Dijital içeriğin yayımlanması

Dijital okuryazarlığın üçüncü kategorisi olan dijital içeriğin yayınlanması ise teknoloji kullanıcıları tarafından hazırlanan dijital içeriğin çeşitli teknolojik araçlar kullanılarak diğer bireylere aktarılmasını kapsamaktadır (Spires vd., 2018; Spires ve Barlett, 2012). Bu aktarım yapılırken sosyal medya platformları ve e-posta gibi programlar kullanılabilir (Spires vd., 2018; Spires ve Barlett, 2012). Dijital içerikler oluşturulduktan sonra eğitmenler ve öğrenciler bu içerikleri uygun programları kullanarak diğer insanlara yayınlayarak aktarırlar. Bunu yaparken üretilen dijital içeriğin yayınlanmaya uygun olup olmadığına, ne zaman ve nerede nasıl yayınlanacağına karar verirler.

Örneğin, derste öğrencilere ödev olarak verilen ve öğrencilerin yazma programları kullanarak oluşturdukları metinleri eğitmenlerine e-posta ile göndermeleri uygun bir yayınlama şekli olarak düşünülebilir çünkü ödevler bireyseldir, öğrenciler ödevlerinin başka öğrenciler tarafından görülmesini istemeyebilirler ve e-posta bu amaçla iyi bir yöntemdir.

Ancak öğrencilerin onayı alınmadan ödevlerin sınıfta diğer öğrencilere örneğin bir projeksiyon kullanılarak gösterilmesi veya paylaşılması dijital içeriğin uygun bir şekilde yayınlanması olmayabilir. Dijital okuryazar eğitmenler ve öğrenciler hazırladıkları dijital içerikleri nerede, ne zaman ve nasıl yayınlamaları gerektiği konusunda ve içeriklerin paylaşılmasında kullanılacak olan programlar ile ilgili yeterli bilgiye sahiptir.

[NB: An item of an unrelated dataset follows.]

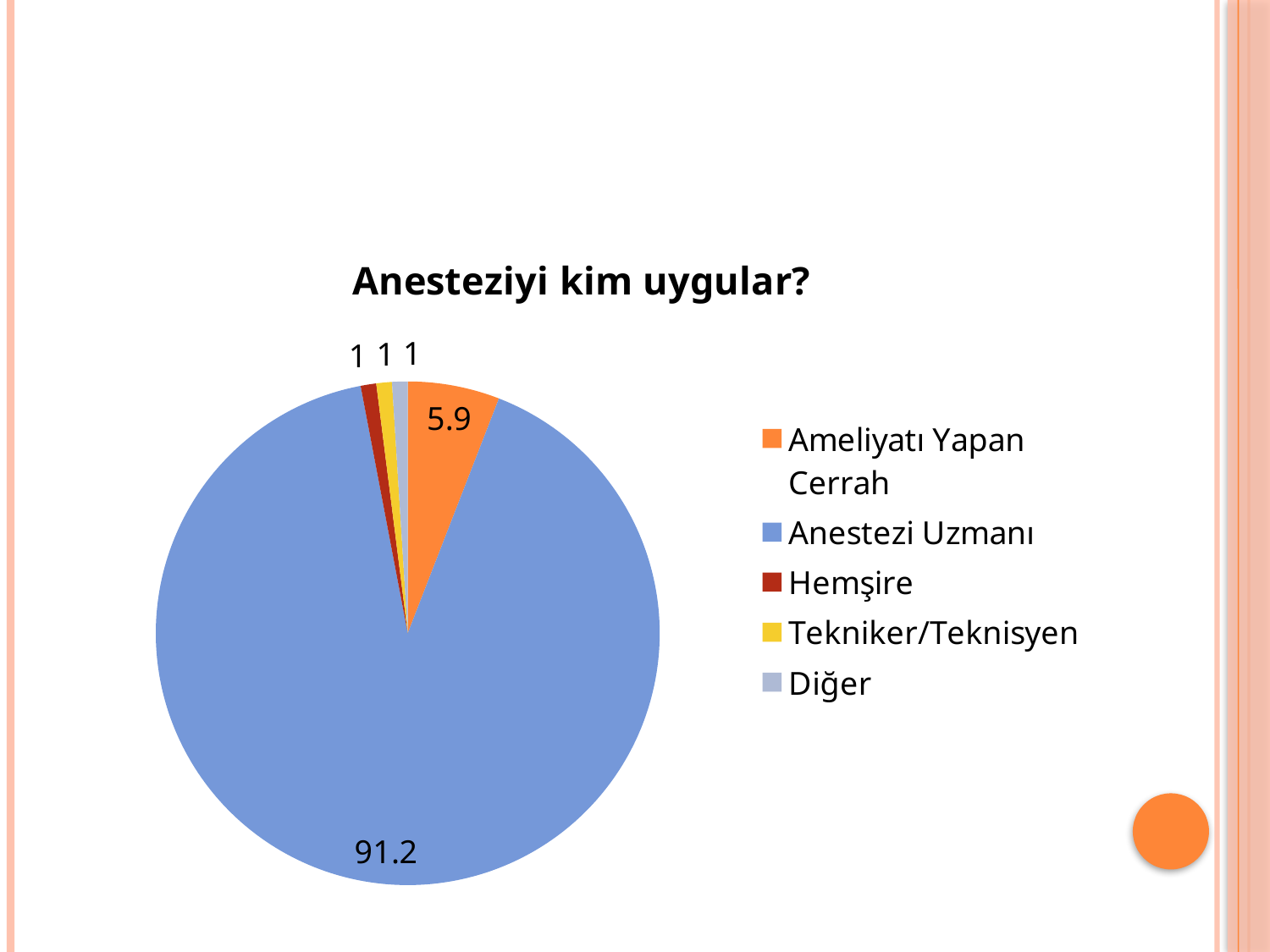
How many categories does the legend list? 5 What colour is the slice for Anestezi Uzmanı? blue Which category has the largest slice of the pie? Anestezi Uzmanı What is the title of the chart? Anesteziyi kim uygular? What type of chart is shown on the slide? pie chart What is the value for Tekniker/Teknisyen? 1 What is the difference between the values for Anestezi Uzmanı and Ameliyatı Yapan Cerrah? 85.3 Which is larger, the value for Ameliyatı Yapan Cerrah or the value for Hemşire? Ameliyatı Yapan Cerrah What is the value for Hemşire? 1 What is the value for Anestezi Uzmanı? 91.2 What is the value for Ameliyatı Yapan Cerrah? 5.9 What is the value for Diğer? 1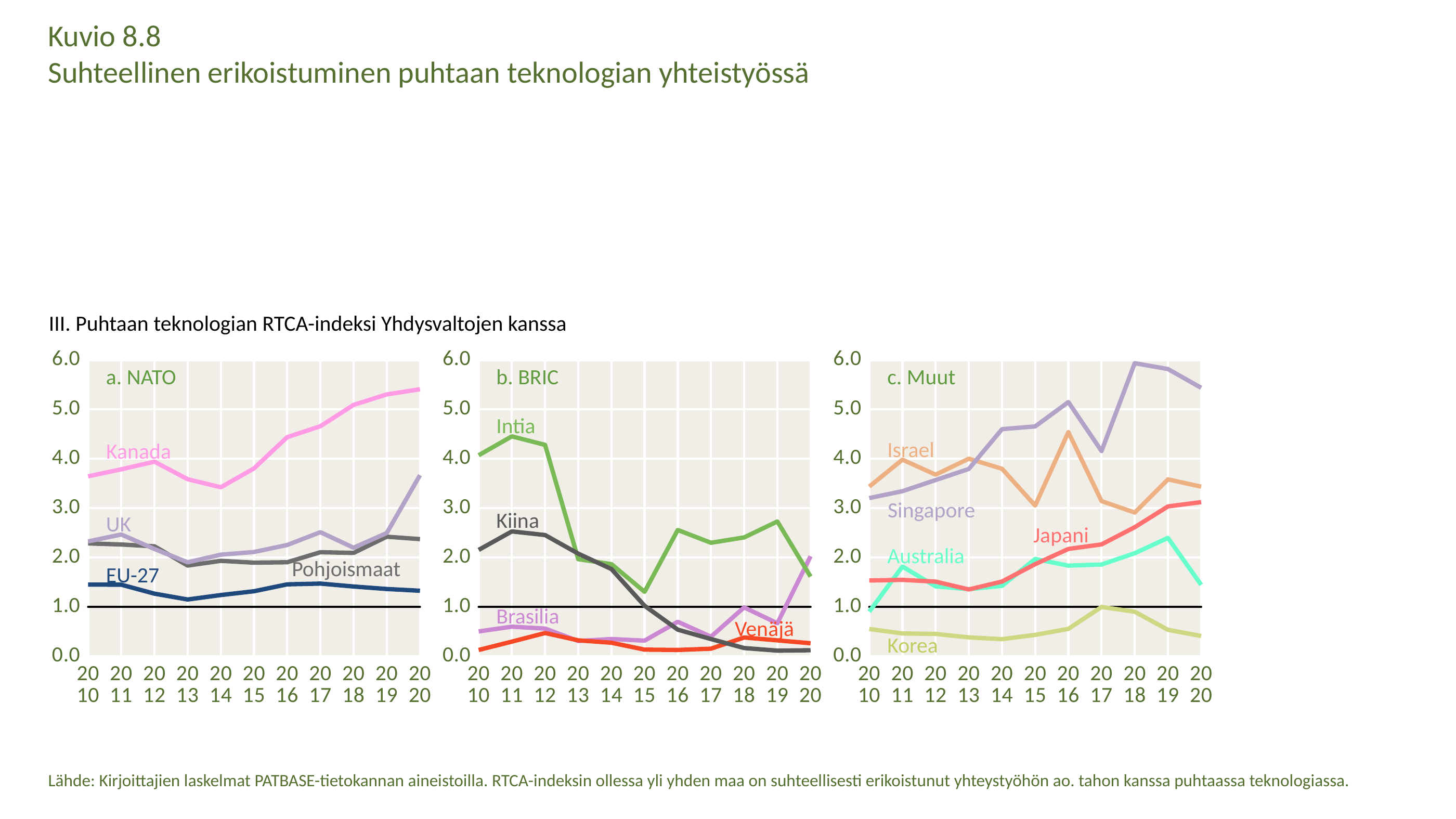
In the 'b. BRIC' chart, does the value for Kiina rise or fall from 2010 to 2020? fall In the 'c. Muut' chart, which series has the lowest value in 2020? Korea In the 'b. BRIC' chart, is the value for Intia in 2011 greater or less than 4.0? greater In the 'a. NATO' chart, is the value for Kanada in 2020 greater or less than 5.0? greater In the 'a. NATO' chart, which series has the lowest value in 2020? EU-27 In the 'c. Muut' chart, is the value for Singapore in 2018 greater or less than 5.0? greater In the 'a. NATO' chart, which series has the highest value in 2020? Kanada What kind of chart is the 'a. NATO' chart? line chart In the 'b. BRIC' chart, which series has the highest value in 2010? Intia In the 'c. Muut' chart, how many series are plotted? 5 In the 'a. NATO' chart, how many series are plotted? 4 In the 'b. BRIC' chart, how many years are shown on the x axis? 11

Sonuç olarak dijital okuryazarlık; eğitmenlerin ve öğrencilerin sahip olması ya da geliştirmeleri beklenen önemli bir 21. yüzyıl becerisidir. Gelişmiş dijital okuryazarlık becerisi ile eğitmenler ve öğrenciler amaçlarına uygun dijital içeriklere ulaşabilir ve onları kullanabilir, amaçlarına uygun dijital içerik oluşturabilir ve yine amaçlarına uygun bir şekilde oluşturdukları içeriği yayınlayabilirler.

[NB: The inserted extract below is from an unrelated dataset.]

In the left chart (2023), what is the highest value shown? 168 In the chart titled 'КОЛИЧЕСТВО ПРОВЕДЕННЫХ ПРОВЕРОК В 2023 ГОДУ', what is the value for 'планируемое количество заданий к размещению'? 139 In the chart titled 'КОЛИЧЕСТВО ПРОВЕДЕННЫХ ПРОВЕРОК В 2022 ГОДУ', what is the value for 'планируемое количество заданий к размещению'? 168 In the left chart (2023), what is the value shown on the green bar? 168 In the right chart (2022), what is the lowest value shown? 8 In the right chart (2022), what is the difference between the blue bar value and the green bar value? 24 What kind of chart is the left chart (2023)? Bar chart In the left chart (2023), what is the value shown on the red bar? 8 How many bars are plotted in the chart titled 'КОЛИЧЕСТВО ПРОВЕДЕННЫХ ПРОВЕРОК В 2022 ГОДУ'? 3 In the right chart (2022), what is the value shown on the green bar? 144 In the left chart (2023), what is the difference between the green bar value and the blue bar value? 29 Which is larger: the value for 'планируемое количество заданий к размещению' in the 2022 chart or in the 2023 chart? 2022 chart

Prof. Dr. Meltem Huri Baturay
Atılım Üniversitesi, Öğretme ve Öğrenme Merkezi Müdürlüğü

Kaynakça
Spires, H. A., & Barlett, M. E. (2012). Digital literacies and learning: Designing a path forward. Friday Institute White Paper Series. North Carolina State University.
Spires, H. A., Paul, C. M., & Kerkhoff, S. N. (2018). Digital literacy for the 21st century. In M. Khosrow-Pour (Ed.), Encyclopedia of information science and technology, fourth edition (pp. 2235-2242). IGI Global Information Science Reference.